The problem: Transcribe the entries below word for word, beginning at the line with "and white photograph" and stopping after the line with "Swedish Toasts With"; drop all pictures.

Brief descriptive captions:
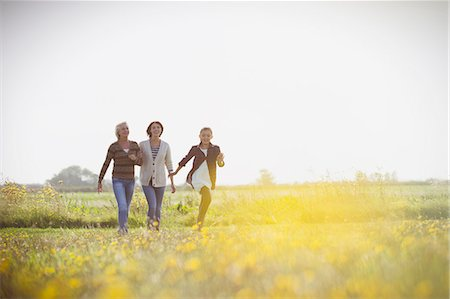 Multi-generation women walking in sunny meadow Stock Photo - Premium Royalty-Free, Code: 6113-08393683
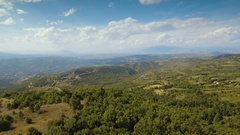 Aerial Beautiful Countryside Hilly Landscape Wide Mountains Forest Remote Sunny Stock Footage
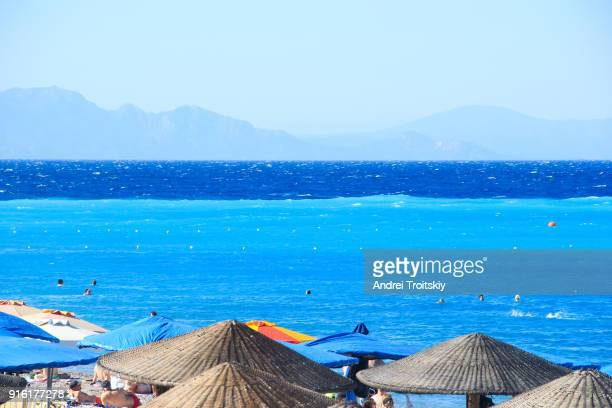 view of the border of mediterranean and aegean seas, rhodes, greece - rhodes dodecanese islands stock photos and pictures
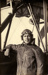 """Black and white photograph of Eric Strain, graduate of the Walsh Brothers Flying School, wearing pilot's clothing standing by a """" Roberts """" flying boat; 1916-1920; 04/071/077"""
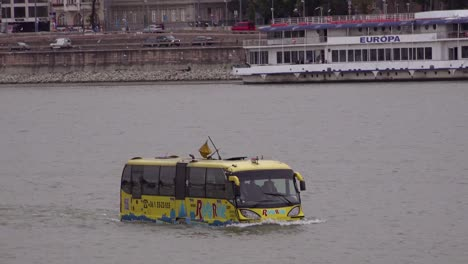 An-amphibious-tour-bus-travels-down-the-Danube-River-in-Budapest-Hungary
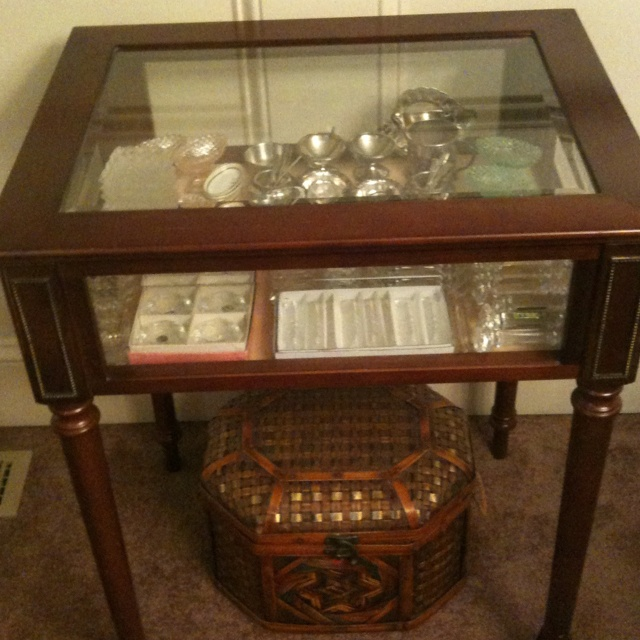 Bombay Co. Curio Table Displays Knife Rest Collection In Dining Room.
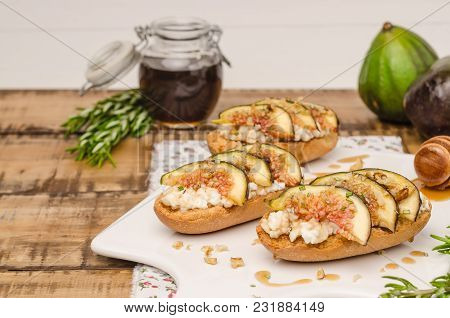 Swedish Toasts With Figs, Cheese, Rosemary, Honey And Walnuts On A Cutting Board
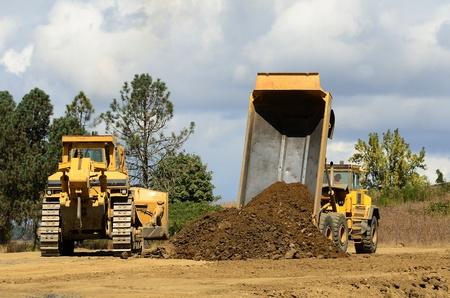 basurero: Una excavadora gran pista y un gran cami�n volcado en la articulaci�n de un nuevo proyecto vial en Oregon Foto de archivo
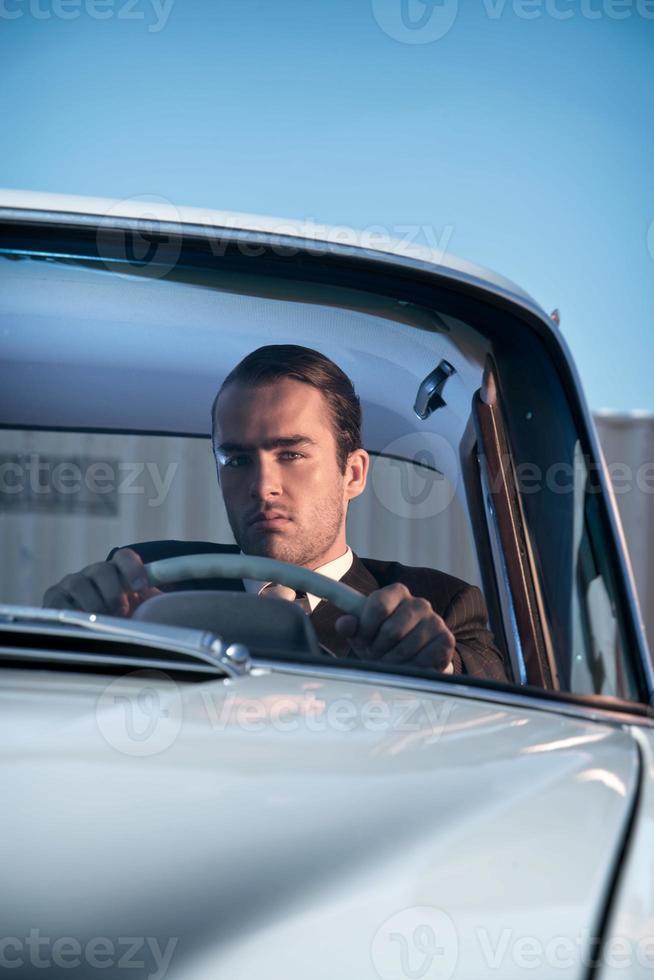 Hombre de moda retro con traje gris sentado en coche clásico. foto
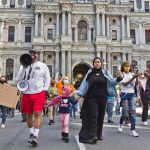 Philadelphians demanding more resources to combat gun violence in the city, marched down South Broad Street on March 26, 2021. (Kimberly Paynter/WHYY)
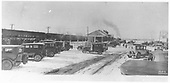 Shows depot scene with newer depot than the one in RD036-041.  Many motor cars.  Passenger train at station stop.  See RD036-051 for closer view.<br /> D&amp;RG  Delta, CO  Taken by Hammock, - ca 1917-1930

Output for this exercise:
 """Black and white photograph of Eric Strain, graduate of the Walsh Brothers Flying School, wearing pilot's clothing standing by a """" Roberts """" flying boat; 1916-1920; 04/071/077"""
 An-amphibious-tour-bus-travels-down-the-Danube-River-in-Budapest-Hungary
 Bombay Co. Curio Table Displays Knife Rest Collection In Dining Room.
 Swedish Toasts With Figs, Cheese, Rosemary, Honey And Walnuts On A Cutting Board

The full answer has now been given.